CONSIGNE.
Répondez à ces questions d'après la critique de roman :
(a) Quel métier Dave Gurney exerçait-il avant sa retraite ?
(b) Pendant quelle portion du roman la critique dit-elle avoir eu l'impression de faire du sur-place ?
(c) Quel passage la critique présente-t-elle comme le point fort du roman ?

PASSAGE CITÉ.
Le style de J. Verdon est assez particulier : j’ai aimé sa plume fluide et agréable mais il a choisi de ne pas miser sur l’action pure mais de se concentrer sur la psychologie des personnages.

On se retrouve donc dans une intrigue où j’ai eu l’impression de faire du sur-place pendant un bon quart du roman puis, lorsque l’action démarre, de rester spectatrice… C’est un peu perturbant mais comme je tournais les pages sans m’en rendre compte, le temps est finalement passé très vite !

Les personnages sont très bien développés, chacun a son passé plus ou moins douteux.

J’ai apprécié découvrir Dave Gurney, flic à la retraite mais qui n’arrive pas vraiment à décrocher : je trouve que son cheminement est crédible et compréhensible, plus de 20 ans à élucider des crimes tous les jours ça doit forcément laisser des traces !

Sa femme est également très importante dans le roman et m’a beaucoup plu : elle reste discrète et semble détachée de l’enquête mais sans elle, Gurney n’aurait peut-être pas trouvé le coupable…

Les personnages secondaires sont aussi bien travaillés et intéressants à découvrir.

L’intrigue, bien que plutôt lente, m’a plu.

Même si je sors un peu déçue que l’explication du mystère 658 arrive si vite et soit finalement si rationnelle, la résolution de l’enquête m’a intéressée et les différents petits détails que le coupable laisse traîner amènent un suspense que l’on pourrait déplorer à cause du manque d’action.

Le point fort du roman est pour moi la scène du dénouement et du face à face final. Ce passage est tellement bien écrit et surtout, bien loin des scènes rocambolesques que les auteurs se sentent obligés d’écrire pour finir leurs romans, celles qui m’insupportent au plus haut point et qui souvent ne font que gâcher un roman qui me plaisait pourtant… L’auteur nous livre une explication crédible, simple et efficace sans oublier le côté psychologique qu’il maîtrise parfaitement.

En bref, un premier roman remarquable. Le lecteur sera peut-être surpris par le manque d’action mais J. Verdon est tellement doué pour instaurer une tension psychologique qu’il ne s’ennuiera pas et tournera les pages sans s’en rendre compte. Je retiendrais ce point là ainsi que le final qui m’a énormément plu et qui ne plombe pas les efforts développés tout au long du roman.

DONNÉES FOURNIES.
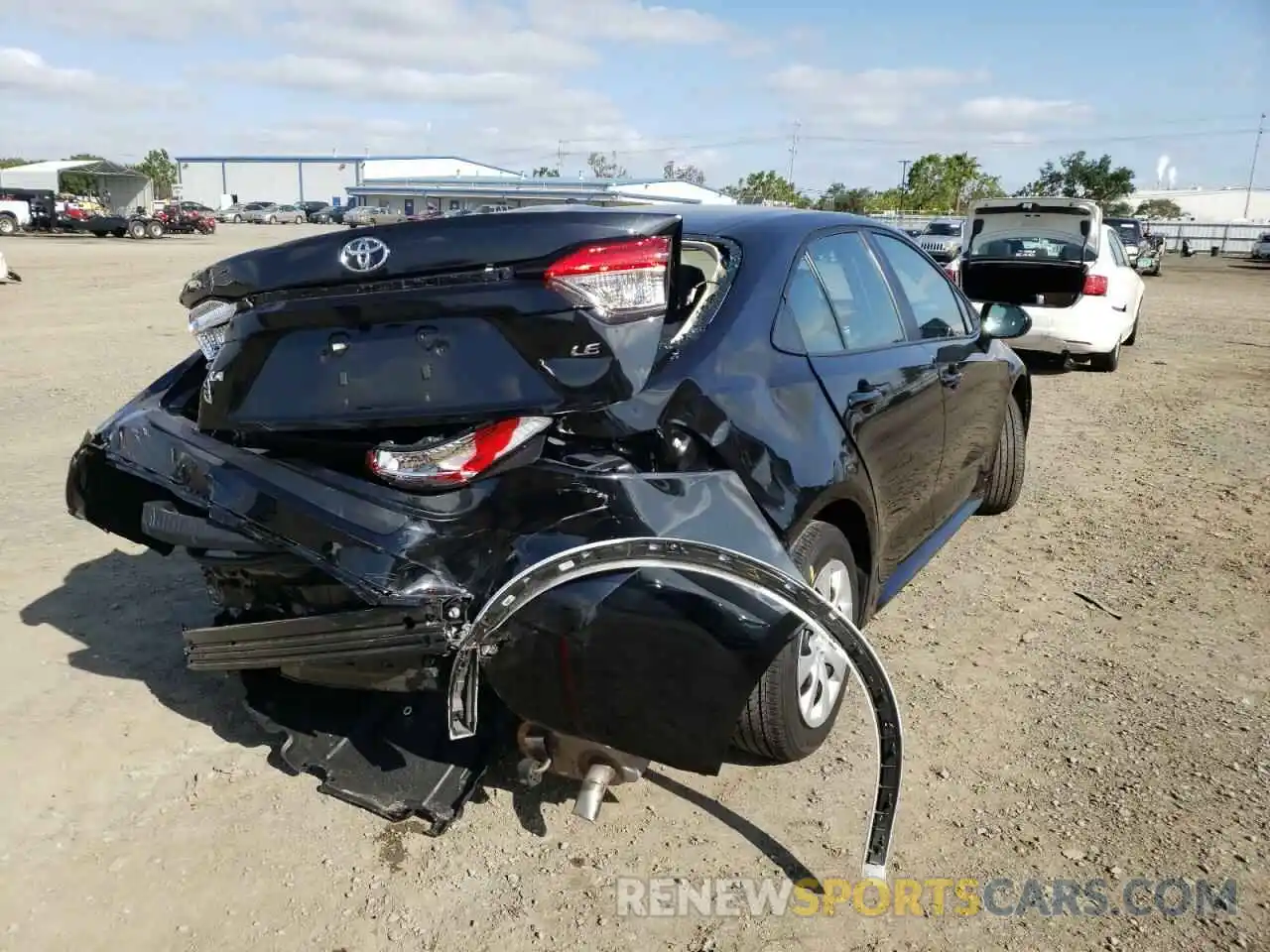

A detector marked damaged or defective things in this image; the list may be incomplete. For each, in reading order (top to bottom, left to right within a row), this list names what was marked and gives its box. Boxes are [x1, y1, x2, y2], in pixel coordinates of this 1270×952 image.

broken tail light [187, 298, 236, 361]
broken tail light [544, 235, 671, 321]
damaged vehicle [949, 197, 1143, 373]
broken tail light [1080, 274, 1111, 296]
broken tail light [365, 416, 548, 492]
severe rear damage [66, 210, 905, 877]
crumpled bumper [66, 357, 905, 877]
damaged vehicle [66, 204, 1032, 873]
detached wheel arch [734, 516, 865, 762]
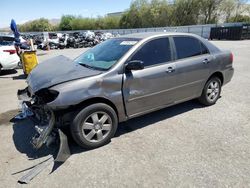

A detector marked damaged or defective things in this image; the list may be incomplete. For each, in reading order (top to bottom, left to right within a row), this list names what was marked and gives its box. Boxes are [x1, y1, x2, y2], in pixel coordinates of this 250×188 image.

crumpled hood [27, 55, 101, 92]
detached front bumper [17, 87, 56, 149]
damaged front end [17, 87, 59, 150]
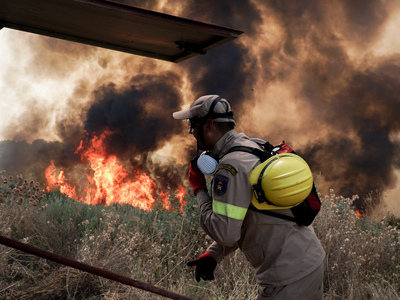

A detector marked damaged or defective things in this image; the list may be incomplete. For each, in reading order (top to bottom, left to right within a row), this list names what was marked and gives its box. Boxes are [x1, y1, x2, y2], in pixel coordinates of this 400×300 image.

RÉPONSE COMPLÈTE.
(a) Il était flic.
(b) Pendant un bon quart du roman.
(c) La scène du dénouement et du face à face final.